Exercise goal: Swap "camera" for "lens" in the records starting with the line that contains "What distance exists" and going on through the line that contains "the black trousers at (174,382) →", and write out only those lines with nothing else changed.

Records provided:
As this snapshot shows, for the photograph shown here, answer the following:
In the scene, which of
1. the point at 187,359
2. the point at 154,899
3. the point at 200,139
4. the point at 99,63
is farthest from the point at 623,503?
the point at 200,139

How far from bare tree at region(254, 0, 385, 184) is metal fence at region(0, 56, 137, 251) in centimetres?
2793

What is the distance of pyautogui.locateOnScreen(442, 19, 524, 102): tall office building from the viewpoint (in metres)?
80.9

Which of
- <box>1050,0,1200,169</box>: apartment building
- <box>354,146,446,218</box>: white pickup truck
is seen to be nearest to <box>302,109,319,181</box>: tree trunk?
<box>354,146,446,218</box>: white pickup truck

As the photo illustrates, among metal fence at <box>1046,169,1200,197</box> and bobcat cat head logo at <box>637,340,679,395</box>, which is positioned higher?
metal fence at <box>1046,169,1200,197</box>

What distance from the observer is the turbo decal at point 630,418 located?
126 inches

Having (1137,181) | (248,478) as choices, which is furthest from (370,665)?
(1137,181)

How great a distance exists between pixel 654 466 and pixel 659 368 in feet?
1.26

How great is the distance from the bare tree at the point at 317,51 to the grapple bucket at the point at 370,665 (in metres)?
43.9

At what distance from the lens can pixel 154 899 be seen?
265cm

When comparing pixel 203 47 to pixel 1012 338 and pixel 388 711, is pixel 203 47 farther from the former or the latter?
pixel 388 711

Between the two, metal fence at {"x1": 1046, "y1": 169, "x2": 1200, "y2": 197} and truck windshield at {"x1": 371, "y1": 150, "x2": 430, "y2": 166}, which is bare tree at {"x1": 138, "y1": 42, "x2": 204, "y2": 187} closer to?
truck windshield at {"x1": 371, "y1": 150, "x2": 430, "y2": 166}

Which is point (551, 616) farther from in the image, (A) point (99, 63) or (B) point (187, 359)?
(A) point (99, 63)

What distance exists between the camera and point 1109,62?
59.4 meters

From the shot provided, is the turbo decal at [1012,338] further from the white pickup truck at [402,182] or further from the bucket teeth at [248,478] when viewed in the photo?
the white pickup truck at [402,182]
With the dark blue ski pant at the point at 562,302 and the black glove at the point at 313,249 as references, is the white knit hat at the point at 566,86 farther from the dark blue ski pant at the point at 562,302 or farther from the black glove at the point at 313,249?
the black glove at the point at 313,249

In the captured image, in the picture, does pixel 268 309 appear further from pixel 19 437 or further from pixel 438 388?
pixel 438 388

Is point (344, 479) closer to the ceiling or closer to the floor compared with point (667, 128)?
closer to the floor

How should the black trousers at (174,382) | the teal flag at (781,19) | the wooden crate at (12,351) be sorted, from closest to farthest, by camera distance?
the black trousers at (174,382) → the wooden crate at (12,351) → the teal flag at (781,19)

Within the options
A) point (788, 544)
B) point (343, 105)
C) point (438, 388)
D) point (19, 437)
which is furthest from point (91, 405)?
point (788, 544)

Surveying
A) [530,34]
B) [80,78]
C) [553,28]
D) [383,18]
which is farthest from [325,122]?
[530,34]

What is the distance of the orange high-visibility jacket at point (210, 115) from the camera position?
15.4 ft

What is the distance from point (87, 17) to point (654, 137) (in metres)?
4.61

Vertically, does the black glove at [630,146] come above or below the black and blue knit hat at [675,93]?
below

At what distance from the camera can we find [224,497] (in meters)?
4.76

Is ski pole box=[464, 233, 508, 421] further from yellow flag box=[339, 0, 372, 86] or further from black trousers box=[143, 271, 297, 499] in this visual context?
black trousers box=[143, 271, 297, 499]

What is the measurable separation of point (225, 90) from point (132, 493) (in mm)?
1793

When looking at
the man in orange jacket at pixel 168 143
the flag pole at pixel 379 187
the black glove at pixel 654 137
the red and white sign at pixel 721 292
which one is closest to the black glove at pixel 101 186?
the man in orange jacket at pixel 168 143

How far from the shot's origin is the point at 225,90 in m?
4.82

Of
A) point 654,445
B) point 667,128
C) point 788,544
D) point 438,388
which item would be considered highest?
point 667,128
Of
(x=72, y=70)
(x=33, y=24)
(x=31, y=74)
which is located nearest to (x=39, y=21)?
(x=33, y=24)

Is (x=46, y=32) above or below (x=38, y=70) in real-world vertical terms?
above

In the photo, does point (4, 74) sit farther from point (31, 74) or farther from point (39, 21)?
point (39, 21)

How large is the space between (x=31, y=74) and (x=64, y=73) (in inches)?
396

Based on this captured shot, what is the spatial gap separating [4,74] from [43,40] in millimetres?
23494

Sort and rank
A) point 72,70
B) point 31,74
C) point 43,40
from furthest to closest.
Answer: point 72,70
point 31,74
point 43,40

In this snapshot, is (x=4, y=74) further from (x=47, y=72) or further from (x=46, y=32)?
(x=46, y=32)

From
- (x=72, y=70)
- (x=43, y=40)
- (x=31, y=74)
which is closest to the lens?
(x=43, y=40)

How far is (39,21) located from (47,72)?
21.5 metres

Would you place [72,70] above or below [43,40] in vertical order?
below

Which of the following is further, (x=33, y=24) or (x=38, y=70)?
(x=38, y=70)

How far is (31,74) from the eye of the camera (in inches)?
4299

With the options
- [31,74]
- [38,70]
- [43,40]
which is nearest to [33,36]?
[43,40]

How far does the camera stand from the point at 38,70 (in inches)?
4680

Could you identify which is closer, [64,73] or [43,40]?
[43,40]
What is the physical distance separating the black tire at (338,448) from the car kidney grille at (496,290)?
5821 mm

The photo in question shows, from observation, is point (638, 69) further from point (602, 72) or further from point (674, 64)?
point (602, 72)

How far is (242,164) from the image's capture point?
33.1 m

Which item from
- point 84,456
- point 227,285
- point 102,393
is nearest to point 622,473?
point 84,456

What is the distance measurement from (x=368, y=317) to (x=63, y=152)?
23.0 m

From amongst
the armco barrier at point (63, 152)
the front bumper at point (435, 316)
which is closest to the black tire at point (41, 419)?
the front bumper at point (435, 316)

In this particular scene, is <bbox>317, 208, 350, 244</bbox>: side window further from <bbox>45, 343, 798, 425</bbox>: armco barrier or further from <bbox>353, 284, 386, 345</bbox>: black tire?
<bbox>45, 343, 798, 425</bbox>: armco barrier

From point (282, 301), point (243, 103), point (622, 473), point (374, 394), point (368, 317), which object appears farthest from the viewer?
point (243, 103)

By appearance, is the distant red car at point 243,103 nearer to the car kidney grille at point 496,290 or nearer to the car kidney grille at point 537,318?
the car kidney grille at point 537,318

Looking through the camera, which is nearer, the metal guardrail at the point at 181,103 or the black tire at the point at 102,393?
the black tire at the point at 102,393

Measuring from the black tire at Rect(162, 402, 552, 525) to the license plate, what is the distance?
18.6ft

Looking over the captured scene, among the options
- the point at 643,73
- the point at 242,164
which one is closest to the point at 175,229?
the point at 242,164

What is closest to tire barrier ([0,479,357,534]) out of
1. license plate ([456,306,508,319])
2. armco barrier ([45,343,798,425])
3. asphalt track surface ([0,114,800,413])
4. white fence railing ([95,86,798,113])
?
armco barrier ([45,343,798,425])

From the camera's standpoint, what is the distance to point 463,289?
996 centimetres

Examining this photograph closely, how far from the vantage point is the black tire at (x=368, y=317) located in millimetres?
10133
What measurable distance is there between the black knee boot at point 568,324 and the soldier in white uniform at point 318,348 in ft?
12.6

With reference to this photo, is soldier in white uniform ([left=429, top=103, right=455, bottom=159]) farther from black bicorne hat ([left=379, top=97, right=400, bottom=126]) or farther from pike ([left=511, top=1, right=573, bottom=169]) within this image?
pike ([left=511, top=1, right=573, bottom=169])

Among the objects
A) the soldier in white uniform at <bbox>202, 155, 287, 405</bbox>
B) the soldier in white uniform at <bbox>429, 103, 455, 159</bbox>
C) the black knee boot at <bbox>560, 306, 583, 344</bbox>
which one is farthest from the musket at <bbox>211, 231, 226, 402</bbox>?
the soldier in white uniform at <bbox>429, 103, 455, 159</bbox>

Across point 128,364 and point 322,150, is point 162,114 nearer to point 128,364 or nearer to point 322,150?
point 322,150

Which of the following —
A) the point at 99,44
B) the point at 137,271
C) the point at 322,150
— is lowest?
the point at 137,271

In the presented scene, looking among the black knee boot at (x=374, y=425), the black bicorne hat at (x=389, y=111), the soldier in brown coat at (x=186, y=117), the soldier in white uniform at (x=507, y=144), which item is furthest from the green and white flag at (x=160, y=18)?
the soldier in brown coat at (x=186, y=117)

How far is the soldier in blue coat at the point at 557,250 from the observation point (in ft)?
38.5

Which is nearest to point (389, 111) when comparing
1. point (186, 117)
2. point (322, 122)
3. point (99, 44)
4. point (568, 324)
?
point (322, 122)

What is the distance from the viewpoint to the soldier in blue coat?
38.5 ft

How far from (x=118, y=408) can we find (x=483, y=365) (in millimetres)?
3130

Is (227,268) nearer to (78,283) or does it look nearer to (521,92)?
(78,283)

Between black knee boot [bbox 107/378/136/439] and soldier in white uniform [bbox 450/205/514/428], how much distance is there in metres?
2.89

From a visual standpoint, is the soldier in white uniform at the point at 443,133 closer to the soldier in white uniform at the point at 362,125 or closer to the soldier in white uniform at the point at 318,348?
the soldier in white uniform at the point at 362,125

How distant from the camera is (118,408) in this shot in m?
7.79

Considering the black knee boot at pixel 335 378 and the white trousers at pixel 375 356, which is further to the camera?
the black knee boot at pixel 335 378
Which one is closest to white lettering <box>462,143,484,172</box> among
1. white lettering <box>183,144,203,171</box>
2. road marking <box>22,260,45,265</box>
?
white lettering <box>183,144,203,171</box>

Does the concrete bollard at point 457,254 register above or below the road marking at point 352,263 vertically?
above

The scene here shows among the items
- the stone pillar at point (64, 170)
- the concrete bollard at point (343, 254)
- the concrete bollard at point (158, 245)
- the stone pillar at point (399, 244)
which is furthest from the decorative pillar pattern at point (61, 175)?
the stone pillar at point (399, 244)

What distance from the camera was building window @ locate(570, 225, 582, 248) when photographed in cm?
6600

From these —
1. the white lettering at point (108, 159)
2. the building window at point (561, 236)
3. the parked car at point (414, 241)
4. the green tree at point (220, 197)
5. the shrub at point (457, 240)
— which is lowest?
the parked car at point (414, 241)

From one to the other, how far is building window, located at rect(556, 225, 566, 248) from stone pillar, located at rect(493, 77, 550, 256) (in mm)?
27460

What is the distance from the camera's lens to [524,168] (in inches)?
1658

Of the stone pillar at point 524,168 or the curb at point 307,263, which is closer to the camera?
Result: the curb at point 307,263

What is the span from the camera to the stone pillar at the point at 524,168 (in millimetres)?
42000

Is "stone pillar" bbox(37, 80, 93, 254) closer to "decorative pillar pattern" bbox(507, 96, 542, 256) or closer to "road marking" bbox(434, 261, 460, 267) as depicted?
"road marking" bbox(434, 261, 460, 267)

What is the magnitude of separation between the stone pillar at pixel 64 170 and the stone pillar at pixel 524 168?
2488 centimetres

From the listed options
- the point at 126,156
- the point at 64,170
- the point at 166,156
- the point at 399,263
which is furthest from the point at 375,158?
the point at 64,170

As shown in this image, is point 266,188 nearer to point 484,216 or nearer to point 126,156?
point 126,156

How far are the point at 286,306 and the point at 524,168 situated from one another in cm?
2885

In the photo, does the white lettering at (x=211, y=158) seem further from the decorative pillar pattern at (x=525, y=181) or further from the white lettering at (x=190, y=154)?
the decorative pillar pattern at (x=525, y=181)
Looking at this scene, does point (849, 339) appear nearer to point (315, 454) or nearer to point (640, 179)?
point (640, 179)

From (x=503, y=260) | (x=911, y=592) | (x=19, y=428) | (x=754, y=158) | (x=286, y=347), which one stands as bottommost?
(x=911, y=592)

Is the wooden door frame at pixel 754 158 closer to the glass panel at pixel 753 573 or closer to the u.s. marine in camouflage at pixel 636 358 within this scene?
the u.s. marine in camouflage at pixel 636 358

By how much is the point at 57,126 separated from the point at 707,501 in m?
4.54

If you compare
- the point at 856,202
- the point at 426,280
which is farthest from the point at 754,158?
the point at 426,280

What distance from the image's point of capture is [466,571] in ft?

Task answer:
What distance exists between the lens and point 1109,62?
59.4 meters

From the shot provided, is the turbo decal at [1012,338] further from the white pickup truck at [402,182] or further from the bucket teeth at [248,478] when viewed in the photo?
the white pickup truck at [402,182]
With the dark blue ski pant at the point at 562,302 and the black glove at the point at 313,249 as references, is the white knit hat at the point at 566,86 farther from the dark blue ski pant at the point at 562,302 or farther from the black glove at the point at 313,249?
the black glove at the point at 313,249

In the captured image, in the picture, does pixel 268 309 appear further from pixel 19 437 or further from pixel 438 388?
pixel 438 388

Is point (344, 479) closer to the ceiling or closer to the floor compared with point (667, 128)?
closer to the floor

How should the black trousers at (174,382) | the teal flag at (781,19) | the wooden crate at (12,351) be sorted, from closest to farthest, by lens distance?
the black trousers at (174,382) → the wooden crate at (12,351) → the teal flag at (781,19)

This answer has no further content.